Transcribe the passage of the text on rapport and treatment starting at "In all the busy" and ending at "and overall outcome.".

> [TEXT SECTION]
※ ※ ※
Motion: Creating rapport is more important than getting on with treatment
For...
You need to establish rapport before you can talk about the substance use and its treatment. If there is no rapport then there is no point to any kind of intervention; service users will not take in anything that is said to them, they will probably dislike their practitioner, and are likely to drop out.
Against...
Establishing rapport is important and needs to be part of dealing with the problem the service user wants help with. It is no good wasting time just trying to strike up some rapport. Service users want to know that they are going to get the help they need and that their practitioner has that as their focus.
The question here is whether building rapport is enough. Of course, it is important but so is getting on with some form of intervention. The point is illustrated in the short article by a young doctor in training cited below. He talks about his experience during the COVID pandemic when, for a variety of reasons, it was proving difficult to establish rapport with people being admitted to hospital with a life-threatening illness.
In all the busy hospital departments during the COVID pandemic it was crucial to get on with essential treatments, but it was also important to establish rapport and try to put at ease people who were experiencing distressing and potentially life-threatening symptoms. It is important to experiment with what works for the practitioner’s style and what is acceptable to the huge mix of service users.
The key challenge of rapport building is posed by the sheer diversity of service users.
Building effective rapport improves compliance with treatment, satisfaction, and overall outcome.
In a busy department there is no time to 'talk about the weather' and so you have to establish rapport quickly as part of getting on with the care programme.
Find the full text of the article here…
Butt MF (2021) Clinical Medicine 21: e662–3 doi: 10.7861/clinmed.2021-0264
All kinds of things are justified by the need to identify or create a rapport with service users. How important is this and how far do you take it?
※ ※ ※
> [RECORDED DATA]
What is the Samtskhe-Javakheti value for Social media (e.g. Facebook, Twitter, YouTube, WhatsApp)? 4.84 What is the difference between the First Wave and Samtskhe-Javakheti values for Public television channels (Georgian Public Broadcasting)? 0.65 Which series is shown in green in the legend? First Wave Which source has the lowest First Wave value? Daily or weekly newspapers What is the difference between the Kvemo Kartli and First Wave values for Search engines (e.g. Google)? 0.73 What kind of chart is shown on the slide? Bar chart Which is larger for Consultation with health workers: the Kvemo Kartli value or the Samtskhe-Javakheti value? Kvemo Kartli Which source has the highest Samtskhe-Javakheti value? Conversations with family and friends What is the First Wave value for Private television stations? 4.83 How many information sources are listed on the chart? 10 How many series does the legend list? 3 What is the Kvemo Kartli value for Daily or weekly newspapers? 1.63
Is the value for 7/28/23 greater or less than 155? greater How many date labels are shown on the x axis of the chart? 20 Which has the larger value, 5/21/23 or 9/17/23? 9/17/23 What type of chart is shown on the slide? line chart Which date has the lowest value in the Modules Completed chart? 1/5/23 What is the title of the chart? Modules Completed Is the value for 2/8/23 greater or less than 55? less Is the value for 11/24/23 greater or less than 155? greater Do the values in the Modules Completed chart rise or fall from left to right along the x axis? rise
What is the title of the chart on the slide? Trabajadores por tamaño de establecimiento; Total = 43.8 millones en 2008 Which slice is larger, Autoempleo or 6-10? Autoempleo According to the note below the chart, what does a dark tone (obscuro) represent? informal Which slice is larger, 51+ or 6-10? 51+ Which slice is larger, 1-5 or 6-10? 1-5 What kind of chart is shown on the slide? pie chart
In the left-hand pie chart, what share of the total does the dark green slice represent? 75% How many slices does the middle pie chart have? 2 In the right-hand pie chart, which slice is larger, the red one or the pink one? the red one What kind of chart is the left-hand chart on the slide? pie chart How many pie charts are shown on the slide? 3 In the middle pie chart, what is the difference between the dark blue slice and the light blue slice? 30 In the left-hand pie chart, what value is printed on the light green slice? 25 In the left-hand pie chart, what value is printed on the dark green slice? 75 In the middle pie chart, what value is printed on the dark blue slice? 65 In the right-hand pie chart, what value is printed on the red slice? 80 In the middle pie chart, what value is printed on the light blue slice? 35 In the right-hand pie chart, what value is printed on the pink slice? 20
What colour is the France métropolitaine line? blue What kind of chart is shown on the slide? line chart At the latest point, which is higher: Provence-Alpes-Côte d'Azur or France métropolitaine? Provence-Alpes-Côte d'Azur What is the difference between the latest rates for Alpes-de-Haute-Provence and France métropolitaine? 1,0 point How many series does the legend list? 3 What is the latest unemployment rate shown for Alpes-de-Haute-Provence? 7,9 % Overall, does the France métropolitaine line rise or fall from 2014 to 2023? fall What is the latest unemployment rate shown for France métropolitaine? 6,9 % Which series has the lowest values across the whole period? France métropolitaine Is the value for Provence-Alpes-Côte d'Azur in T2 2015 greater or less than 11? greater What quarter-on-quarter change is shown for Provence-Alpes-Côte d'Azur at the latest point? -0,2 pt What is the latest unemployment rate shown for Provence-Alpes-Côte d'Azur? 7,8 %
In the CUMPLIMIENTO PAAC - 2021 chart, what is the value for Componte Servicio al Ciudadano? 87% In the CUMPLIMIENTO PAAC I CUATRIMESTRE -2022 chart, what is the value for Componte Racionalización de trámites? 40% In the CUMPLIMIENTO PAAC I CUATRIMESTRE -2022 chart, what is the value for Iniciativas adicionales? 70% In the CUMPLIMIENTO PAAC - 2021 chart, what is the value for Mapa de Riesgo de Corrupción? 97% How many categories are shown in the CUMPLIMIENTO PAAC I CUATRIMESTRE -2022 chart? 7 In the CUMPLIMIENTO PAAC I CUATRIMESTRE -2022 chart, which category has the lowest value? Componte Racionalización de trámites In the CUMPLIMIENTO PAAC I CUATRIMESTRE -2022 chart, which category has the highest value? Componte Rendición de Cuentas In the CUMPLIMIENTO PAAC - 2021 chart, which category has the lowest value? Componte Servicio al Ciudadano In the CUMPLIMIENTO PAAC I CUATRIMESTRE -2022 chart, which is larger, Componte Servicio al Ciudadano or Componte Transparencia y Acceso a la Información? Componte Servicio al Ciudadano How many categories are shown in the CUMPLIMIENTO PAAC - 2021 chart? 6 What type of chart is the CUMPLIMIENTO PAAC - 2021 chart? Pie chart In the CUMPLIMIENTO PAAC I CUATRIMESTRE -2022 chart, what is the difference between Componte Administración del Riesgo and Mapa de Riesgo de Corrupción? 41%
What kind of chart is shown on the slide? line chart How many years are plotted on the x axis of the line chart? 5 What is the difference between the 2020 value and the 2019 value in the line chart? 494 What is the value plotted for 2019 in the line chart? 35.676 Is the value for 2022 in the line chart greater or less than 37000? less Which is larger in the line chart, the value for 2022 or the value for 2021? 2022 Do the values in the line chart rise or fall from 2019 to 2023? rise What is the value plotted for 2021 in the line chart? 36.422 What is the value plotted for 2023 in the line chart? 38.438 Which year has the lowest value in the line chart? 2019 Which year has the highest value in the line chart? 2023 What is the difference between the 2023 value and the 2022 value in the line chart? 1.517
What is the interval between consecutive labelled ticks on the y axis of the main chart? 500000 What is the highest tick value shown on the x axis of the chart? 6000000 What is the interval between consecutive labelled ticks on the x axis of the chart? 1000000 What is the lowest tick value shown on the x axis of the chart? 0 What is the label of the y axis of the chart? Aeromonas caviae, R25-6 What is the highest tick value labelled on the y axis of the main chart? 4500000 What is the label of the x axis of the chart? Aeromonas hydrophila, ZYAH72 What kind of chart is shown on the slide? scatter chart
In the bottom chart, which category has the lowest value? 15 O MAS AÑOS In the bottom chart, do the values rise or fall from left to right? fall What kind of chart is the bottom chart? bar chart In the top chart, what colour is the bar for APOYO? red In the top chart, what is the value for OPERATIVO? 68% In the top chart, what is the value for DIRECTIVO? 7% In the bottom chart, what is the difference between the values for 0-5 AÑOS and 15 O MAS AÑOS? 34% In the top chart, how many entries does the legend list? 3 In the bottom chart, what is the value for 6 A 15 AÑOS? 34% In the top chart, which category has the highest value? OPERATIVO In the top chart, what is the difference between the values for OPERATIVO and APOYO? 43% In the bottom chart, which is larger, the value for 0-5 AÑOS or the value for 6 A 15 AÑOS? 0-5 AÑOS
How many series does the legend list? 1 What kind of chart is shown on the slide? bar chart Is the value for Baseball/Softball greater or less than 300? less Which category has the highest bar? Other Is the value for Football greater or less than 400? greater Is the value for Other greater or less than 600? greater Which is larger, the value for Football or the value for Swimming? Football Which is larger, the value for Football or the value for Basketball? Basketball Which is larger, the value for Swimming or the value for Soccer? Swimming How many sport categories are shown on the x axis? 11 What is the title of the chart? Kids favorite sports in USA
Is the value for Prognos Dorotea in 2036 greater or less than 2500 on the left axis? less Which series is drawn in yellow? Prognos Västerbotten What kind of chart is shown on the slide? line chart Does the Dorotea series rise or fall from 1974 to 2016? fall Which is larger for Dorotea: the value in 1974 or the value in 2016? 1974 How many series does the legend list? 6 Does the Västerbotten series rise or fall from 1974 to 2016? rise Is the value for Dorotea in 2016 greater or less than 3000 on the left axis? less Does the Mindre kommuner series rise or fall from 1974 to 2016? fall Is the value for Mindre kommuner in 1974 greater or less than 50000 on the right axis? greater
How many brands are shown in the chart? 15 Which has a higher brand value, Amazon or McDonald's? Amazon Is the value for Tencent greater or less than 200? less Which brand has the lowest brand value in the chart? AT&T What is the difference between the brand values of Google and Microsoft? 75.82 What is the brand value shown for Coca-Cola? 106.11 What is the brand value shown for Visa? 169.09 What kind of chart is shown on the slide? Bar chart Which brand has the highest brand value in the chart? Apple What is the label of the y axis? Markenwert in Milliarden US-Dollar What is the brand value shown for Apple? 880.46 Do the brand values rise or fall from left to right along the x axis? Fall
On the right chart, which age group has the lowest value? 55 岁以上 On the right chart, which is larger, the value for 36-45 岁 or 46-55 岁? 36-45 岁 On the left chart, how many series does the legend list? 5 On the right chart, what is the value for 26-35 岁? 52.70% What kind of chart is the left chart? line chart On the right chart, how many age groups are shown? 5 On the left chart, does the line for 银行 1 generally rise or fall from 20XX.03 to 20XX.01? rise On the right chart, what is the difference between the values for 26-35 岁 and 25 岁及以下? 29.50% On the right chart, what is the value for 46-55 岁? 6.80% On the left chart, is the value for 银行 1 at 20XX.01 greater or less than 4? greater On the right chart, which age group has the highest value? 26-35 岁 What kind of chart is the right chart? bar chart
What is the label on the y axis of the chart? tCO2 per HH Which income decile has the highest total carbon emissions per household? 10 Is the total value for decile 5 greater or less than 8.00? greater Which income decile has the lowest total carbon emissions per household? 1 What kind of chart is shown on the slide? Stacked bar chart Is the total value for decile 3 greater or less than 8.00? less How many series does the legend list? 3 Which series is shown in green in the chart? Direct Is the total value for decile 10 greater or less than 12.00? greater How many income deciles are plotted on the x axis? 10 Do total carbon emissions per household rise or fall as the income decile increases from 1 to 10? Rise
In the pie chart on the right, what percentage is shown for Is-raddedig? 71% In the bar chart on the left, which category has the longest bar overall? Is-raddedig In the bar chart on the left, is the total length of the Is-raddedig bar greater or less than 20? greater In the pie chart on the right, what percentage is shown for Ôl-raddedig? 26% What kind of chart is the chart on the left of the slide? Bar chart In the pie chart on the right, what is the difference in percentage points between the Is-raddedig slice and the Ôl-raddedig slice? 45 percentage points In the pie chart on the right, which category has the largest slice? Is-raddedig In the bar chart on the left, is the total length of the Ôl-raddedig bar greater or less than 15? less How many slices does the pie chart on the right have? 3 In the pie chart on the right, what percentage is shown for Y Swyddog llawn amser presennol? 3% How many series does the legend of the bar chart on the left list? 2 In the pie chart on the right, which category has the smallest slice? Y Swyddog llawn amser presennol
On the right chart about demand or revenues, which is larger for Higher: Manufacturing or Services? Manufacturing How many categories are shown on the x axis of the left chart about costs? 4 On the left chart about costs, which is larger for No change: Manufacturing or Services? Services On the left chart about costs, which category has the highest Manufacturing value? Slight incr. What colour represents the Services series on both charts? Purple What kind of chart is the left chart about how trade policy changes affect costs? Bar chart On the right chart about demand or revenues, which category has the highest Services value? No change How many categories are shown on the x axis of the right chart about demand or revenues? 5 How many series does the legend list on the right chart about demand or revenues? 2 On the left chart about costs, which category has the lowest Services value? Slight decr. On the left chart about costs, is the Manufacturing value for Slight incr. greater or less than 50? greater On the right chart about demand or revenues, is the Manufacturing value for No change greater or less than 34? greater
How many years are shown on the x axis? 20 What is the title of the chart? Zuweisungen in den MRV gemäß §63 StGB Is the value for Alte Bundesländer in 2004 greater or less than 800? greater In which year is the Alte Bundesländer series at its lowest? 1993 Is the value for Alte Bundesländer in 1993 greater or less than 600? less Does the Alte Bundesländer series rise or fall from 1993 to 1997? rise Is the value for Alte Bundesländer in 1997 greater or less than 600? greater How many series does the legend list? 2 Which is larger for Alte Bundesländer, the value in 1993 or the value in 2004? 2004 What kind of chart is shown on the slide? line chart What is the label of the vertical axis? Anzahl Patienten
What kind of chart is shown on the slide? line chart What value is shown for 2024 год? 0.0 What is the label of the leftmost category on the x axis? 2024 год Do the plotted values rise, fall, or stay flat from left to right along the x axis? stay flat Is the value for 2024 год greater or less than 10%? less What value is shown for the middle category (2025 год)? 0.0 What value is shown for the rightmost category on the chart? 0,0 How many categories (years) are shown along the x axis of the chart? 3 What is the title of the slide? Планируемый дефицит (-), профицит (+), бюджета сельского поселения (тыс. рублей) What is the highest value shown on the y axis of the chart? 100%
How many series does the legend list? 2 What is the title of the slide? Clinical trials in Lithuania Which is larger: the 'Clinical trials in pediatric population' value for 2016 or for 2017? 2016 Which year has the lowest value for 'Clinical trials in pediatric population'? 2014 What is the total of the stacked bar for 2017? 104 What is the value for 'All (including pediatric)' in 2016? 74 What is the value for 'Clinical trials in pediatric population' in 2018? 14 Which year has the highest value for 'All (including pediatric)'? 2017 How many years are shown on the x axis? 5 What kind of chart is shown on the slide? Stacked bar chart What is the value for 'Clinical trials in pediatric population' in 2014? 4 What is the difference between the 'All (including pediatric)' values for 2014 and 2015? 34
※ ※ ※
> [RESPONSE]
In all the busy hospital departments during the COVID pandemic it was crucial to get on with essential treatments, but it was also important to establish rapport and try to put at ease people who were experiencing distressing and potentially life-threatening symptoms. It is important to experiment with what works for the practitioner’s style and what is acceptable to the huge mix of service users.
The key challenge of rapport building is posed by the sheer diversity of service users.
Building effective rapport improves compliance with treatment, satisfaction, and overall outcome.